> [Your objective]
An exact reproduction of the entries is needed. Keep all pictures out of it.

> [Web page caption snippets]
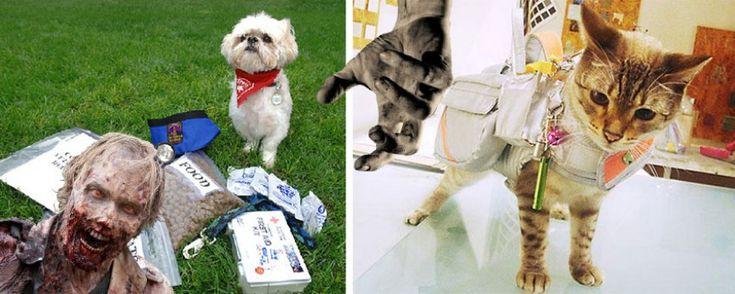 Les kits de survie pour chats et chiens en cas d'invasion de zombies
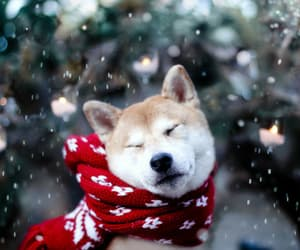 dogs and winter image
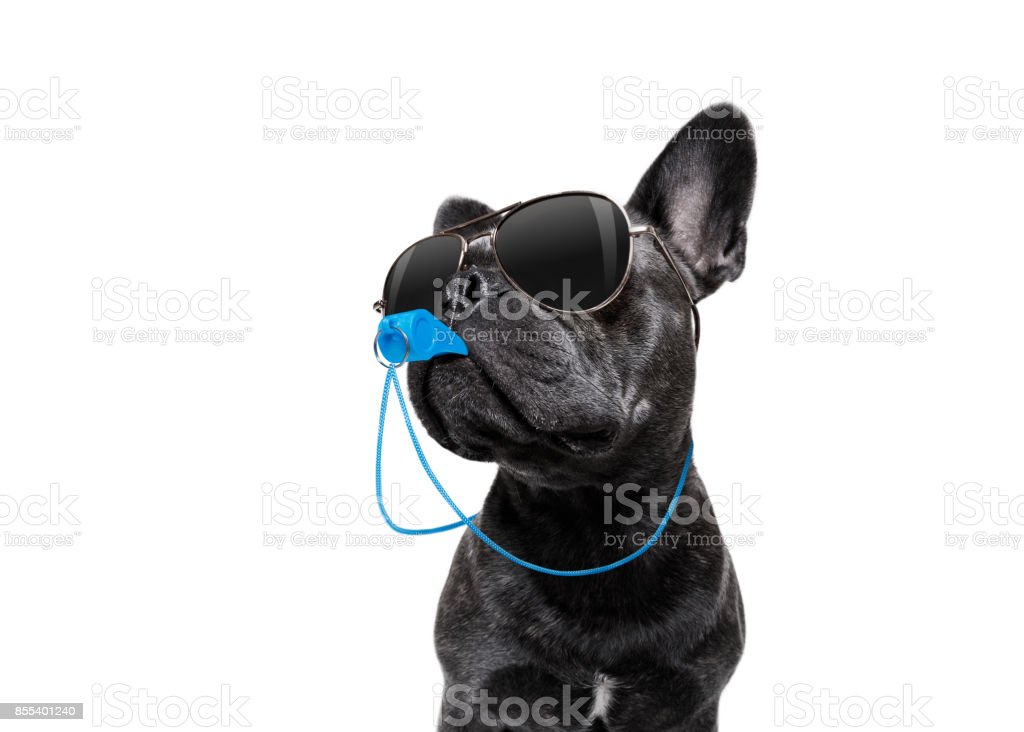 Referee dog with whistle royalty-free stock photo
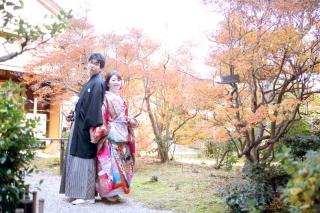 158964_愛知_桜/紅葉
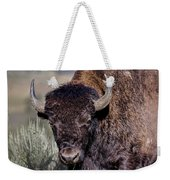 Portrait Of A Buffalo Weekender Tote Bag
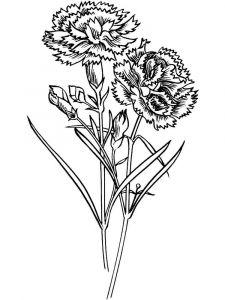 raskraski-cvety-gvozdika-6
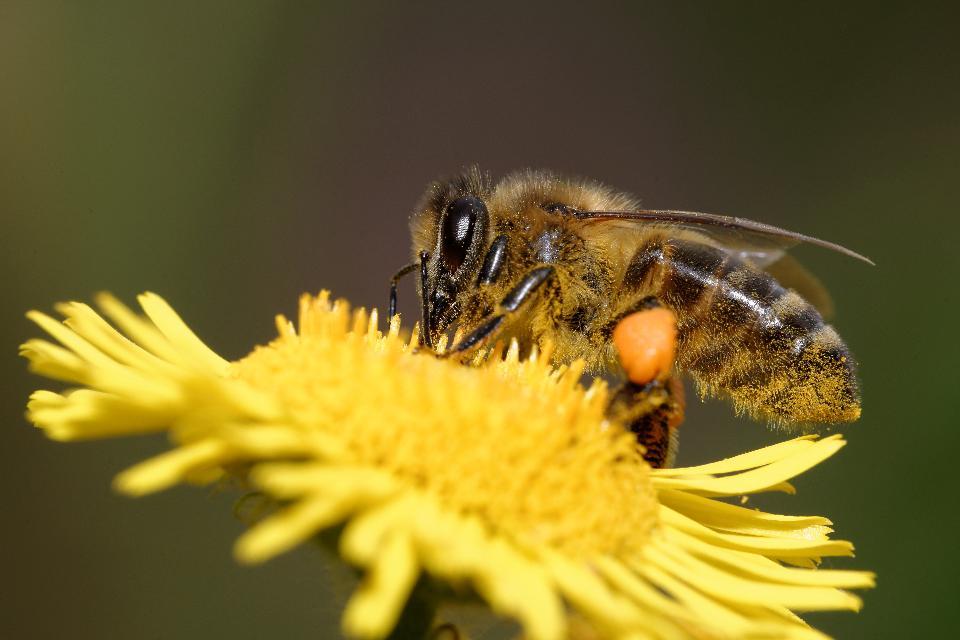 Почему умирают пчёлы? сообщения о гибели насекомых приходят из разных стран. последствия исчезновения пчел на земле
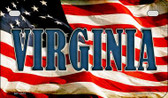 Virginia US Flag Wholesale Novelty Motorcycle Plate MP-3657
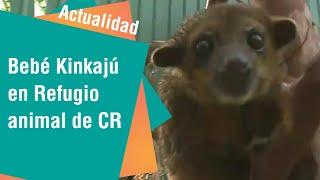 Un bebé Kinkajú es el ejemplar más nuevo del Refugio Animal de Costa Rica | Actualidad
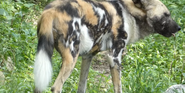Lincon Park Zoo Wild Dog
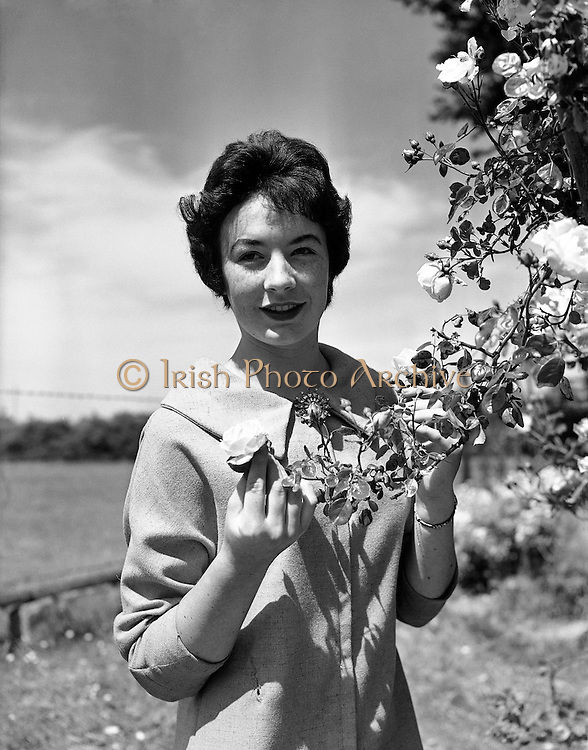 """Alice O'Sullivan, Dublin Rose, Winner of Rose of Tralee at Trimlestown Gardens, Booterstown.20/06/1959 ..Alice O'Sullivan is the first ever winner of The Rose of Tralee, having been crowned in 1959. In 2009, she was one of the judges for the fiftieth anniversary of the festival. Rosita Boland of The Irish Times commented on O'Sullivan's admission that she had not watched any of the television coverage of the event in the years since her win: """"This has to make her perspective tonight and tomorrow?on the annual mini-dramas of frocks, party pieces and lovely girls?unique among all past and present Rose of Tralee judges?..O'Sullivan was born in Dublin. She has lived in Roundwood, County Wicklow for four decades. Her father was a civil servant in Tralee, County Kerry. Working as an air hostess, she entered the Rose of Tralee at the age of 19. She later noted that she had to enter the hall alone as there was no escort system in the early years and that she had thought: """"God, this is embarrassing"""". As the Dublin Rose, she beat four other contestants; two from the United Kingdom, one from New York and one from Tralee. Her prize involved the presentation of trophies at the races in Tralee for one week..."""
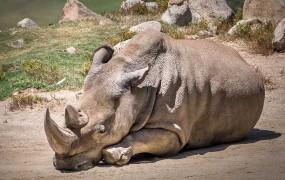 Poginil eden od zadnjih šestih severnih belih nosorogov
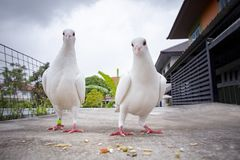 couples of white feather speed racing pigeon feeding on home loft roof royalty free stock photos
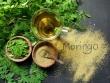 Moringa Oleifera - der Wunderbaum
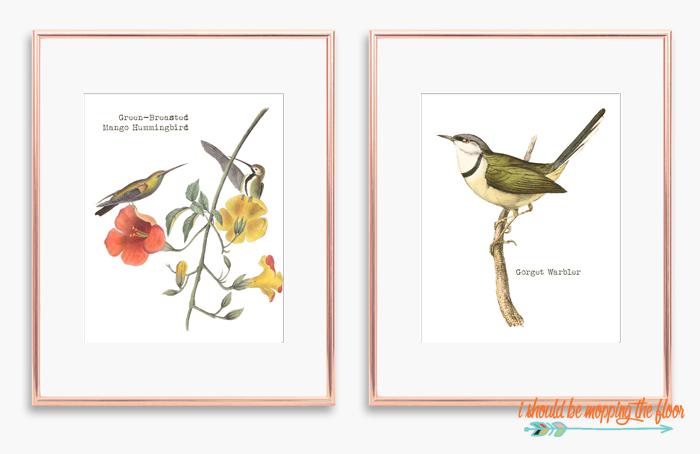 Warbler Printable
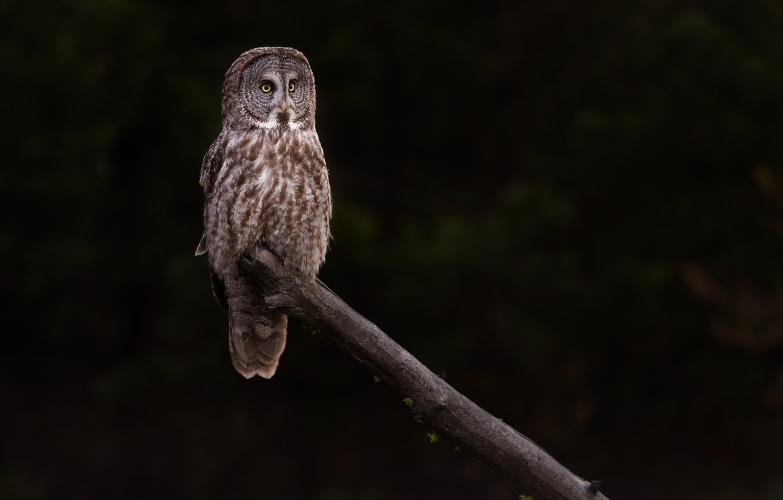 Photo wallpaper owl, bird, log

> [Output for this task]
 Les kits de survie pour chats et chiens en cas d'invasion de zombies
 dogs and winter image
 Referee dog with whistle royalty-free stock photo
 158964_愛知_桜/紅葉
 Portrait Of A Buffalo Weekender Tote Bag
 raskraski-cvety-gvozdika-6
 Почему умирают пчёлы? сообщения о гибели насекомых приходят из разных стран. последствия исчезновения пчел на земле
 Virginia US Flag Wholesale Novelty Motorcycle Plate MP-3657
 Un bebé Kinkajú es el ejemplar más nuevo del Refugio Animal de Costa Rica | Actualidad
Lincon Park Zoo Wild Dog
 """Alice O'Sullivan, Dublin Rose, Winner of Rose of Tralee at Trimlestown Gardens, Booterstown.20/06/1959 ..Alice O'Sullivan is the first ever winner of The Rose of Tralee, having been crowned in 1959. In 2009, she was one of the judges for the fiftieth anniversary of the festival. Rosita Boland of The Irish Times commented on O'Sullivan's admission that she had not watched any of the television coverage of the event in the years since her win: """"This has to make her perspective tonight and tomorrow?on the annual mini-dramas of frocks, party pieces and lovely girls?unique among all past and present Rose of Tralee judges?..O'Sullivan was born in Dublin. She has lived in Roundwood, County Wicklow for four decades. Her father was a civil servant in Tralee, County Kerry. Working as an air hostess, she entered the Rose of Tralee at the age of 19. She later noted that she had to enter the hall alone as there was no escort system in the early years and that she had thought: """"God, this is embarrassing"""". As the Dublin Rose, she beat four other contestants; two from the United Kingdom, one from New York and one from Tralee. Her prize involved the presentation of trophies at the races in Tralee for one week..."""
 Poginil eden od zadnjih šestih severnih belih nosorogov
 couples of white feather speed racing pigeon feeding on home loft roof royalty free stock photos
 Moringa Oleifera - der Wunderbaum
 Warbler Printable
 Photo wallpaper owl, bird, log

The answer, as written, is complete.